SOURCE DOCUMENT –
▬▬▬▬▬▬▬▬▬▬

Registers have been introduced in some of the British overseas territories, but they can be accessed by the authorities in London only when the authorities have a reason to be suspicious. The inadequacy of that approach was demonstrated by the publication of the Panama papers and the Paradise papers. According to the Guardian investigators, the law firm Mossack Fonseca, operating out of Panama, acted for 113,000 companies incorporated in the British Virgin Islands, which hosts 950,000 offshore companies. That is a country with a population of 30,000. This is public interest journalism at its best—fearless, determined and forensic. Had it not been for the excellent investigatory journalism, we would not have known that Britain’s high street banks processed $740 million from a vast money-laundering operation run by Russian criminals through anonymously owned firms, nor that Mukhtar Ablyazov, who fled Kazakhstan in 2009 after $10 billion went missing from the bank he chaired, had a Cayman Islands trust set up by law firm Appleby.
Significantly, HMRC has been able to use the information revealed in Panama and Paradise to open civil and criminal investigations into 66 people and pursue arrests for a £125 million fraud, tackle insider trading and place dozens of high net worth individuals under review. Imagine how much more effective it could be if transparency were the rule and not the exception.
My hon. Friend makes a good series of points about the nature of the British overseas territories and Crown dependencies. Given that the Bill considers the whole nature of our governance structures after Brexit, does she agree that we should look in a broader sense at the curious structure of British overseas territories and Crown dependencies? We should perhaps follow the example of France, which has incorporated its overseas territories into its metropolitan country and given them a democratic place in its legislature. We could consider the same thing.
My hon. Friend is right that the situation is complex—we have one legal regime for the overseas territories and another for the Crown dependencies—but I think that that would be beyond the scope of the Bill.
The all-party parliamentary group on responsible tax, led by my right hon. Friend the Member for Barking (Dame Margaret Hodge), has been pursuing this agenda energetically for several years now, and across the House, Members want effective action.
Another scandal is the use of London property by oligarchs, corrupt officials and gangsters from across the globe. I am talking about people like Karime Macías, the Mexican wife of the former Veracruz Governor Duarte. He has been imprisoned and charged with corruption, money laundering and involvement in organised crime. His years in office saw a spike in disappearances and murders, while she claims to be a fugitive in London.
When I was young, if you drove through Chelsea at night, it was full of light because people actually lived there. Now, swathes of London are pitch black, as properties are bought simply as money safes. Meanwhile, in the outer boroughs, which the Foreign Secretary never visits—
I agree. That is the point I was trying to make, fairly badly I suppose: how long do we leave it? Has it been five years with no sign of anything, or five years with some sign of something? We need more conversations to see exactly where things are, but I am keen to support the right hon. Lady’s amendment.

▬▬▬▬▬▬▬▬▬▬

TASKS TO PERFORM –
1. According to the debate transcript, for how many companies incorporated in the British Virgin Islands did Mossack Fonseca act?
2. Transcribe the passage of the debate transcript that opens with the words containing "My hon. Friend makes" and closes with "of the Bill.".

STORED DATA –
▬▬▬▬▬▬▬▬▬▬

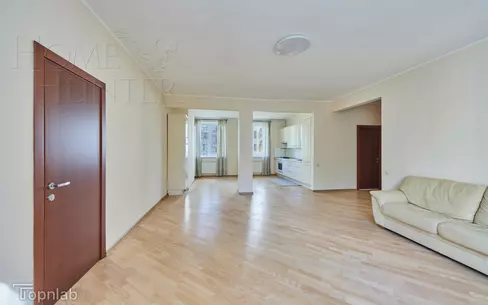 5-КОМН. КВАРТИРА С ОТДЕЛКОЙ 121 М² НА 4 ЭТАЖЕ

▬▬▬▬▬▬▬▬▬▬

ANSWERS FOR THE EXERCISE –
1. 113,000 companies.

2.
My hon. Friend makes a good series of points about the nature of the British overseas territories and Crown dependencies. Given that the Bill considers the whole nature of our governance structures after Brexit, does she agree that we should look in a broader sense at the curious structure of British overseas territories and Crown dependencies? We should perhaps follow the example of France, which has incorporated its overseas territories into its metropolitan country and given them a democratic place in its legislature. We could consider the same thing.
My hon. Friend is right that the situation is complex—we have one legal regime for the overseas territories and another for the Crown dependencies—but I think that that would be beyond the scope of the Bill.